__Qué se pide__
Reescribe todas las filas sustituyendo "put" por "arrange" y sin cambiar nada más.

__Filas en bruto__

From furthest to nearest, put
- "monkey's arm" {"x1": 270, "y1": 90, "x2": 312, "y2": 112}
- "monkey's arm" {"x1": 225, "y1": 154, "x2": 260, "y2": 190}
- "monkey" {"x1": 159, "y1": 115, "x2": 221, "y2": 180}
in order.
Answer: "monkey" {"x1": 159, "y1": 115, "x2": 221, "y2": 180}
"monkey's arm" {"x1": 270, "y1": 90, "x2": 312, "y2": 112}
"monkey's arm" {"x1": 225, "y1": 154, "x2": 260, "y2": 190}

__Resultado final__
From furthest to nearest, arrange
- "monkey's arm" {"x1": 270, "y1": 90, "x2": 312, "y2": 112}
- "monkey's arm" {"x1": 225, "y1": 154, "x2": 260, "y2": 190}
- "monkey" {"x1": 159, "y1": 115, "x2": 221, "y2": 180}
in order.
Answer: "monkey" {"x1": 159, "y1": 115, "x2": 221, "y2": 180}
"monkey's arm" {"x1": 270, "y1": 90, "x2": 312, "y2": 112}
"monkey's arm" {"x1": 225, "y1": 154, "x2": 260, "y2": 190}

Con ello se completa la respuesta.